SHORT TASK 1: Write out the passage on Robert Baer from "Baer was born" up to and including "four-month paramilitary course.".
SHORT TASK 2: Pick out every line of the entries that contains the word "point", matching its case exactly.

EXTRACT TO READ:
Robert "Bob" Baer (born July 1, 1952) is an American author and a former CIA field officer[1] assigned to the Middle East. He is's intelligence columnist[1] and has contributed to Vanity Fair, The Wall Street Journal, and The Washington Post.[2] Baer is a frequent commentator and author about issues related to international relations, espionage and U.S. foreign policy.


Early life

Baer was born in Los Angeles and raised in Aspen, Colorado, and aspired to become a professional skier. After a fairly poor academic performance during his freshman year at high school, his mother sent him to Indiana's Culver Military Academy. In 1976, after graduating from the Georgetown University School of Foreign Service and entering the University of California, Berkeley, Baer decided to join the CIA's Directorate of Operations (DO) as a case officer. Upon admittance to the CIA, Baer engaged in a year's training, which included a four-month paramilitary course.

RECORDED INFORMATION:
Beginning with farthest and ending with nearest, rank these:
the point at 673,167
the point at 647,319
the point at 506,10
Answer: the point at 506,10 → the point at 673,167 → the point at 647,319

RESULT 1:
Baer was born in Los Angeles and raised in Aspen, Colorado, and aspired to become a professional skier. After a fairly poor academic performance during his freshman year at high school, his mother sent him to Indiana's Culver Military Academy. In 1976, after graduating from the Georgetown University School of Foreign Service and entering the University of California, Berkeley, Baer decided to join the CIA's Directorate of Operations (DO) as a case officer. Upon admittance to the CIA, Baer engaged in a year's training, which included a four-month paramilitary course.

RESULT 2:
the point at 673,167
the point at 647,319
the point at 506,10
Answer: the point at 506,10 → the point at 673,167 → the point at 647,319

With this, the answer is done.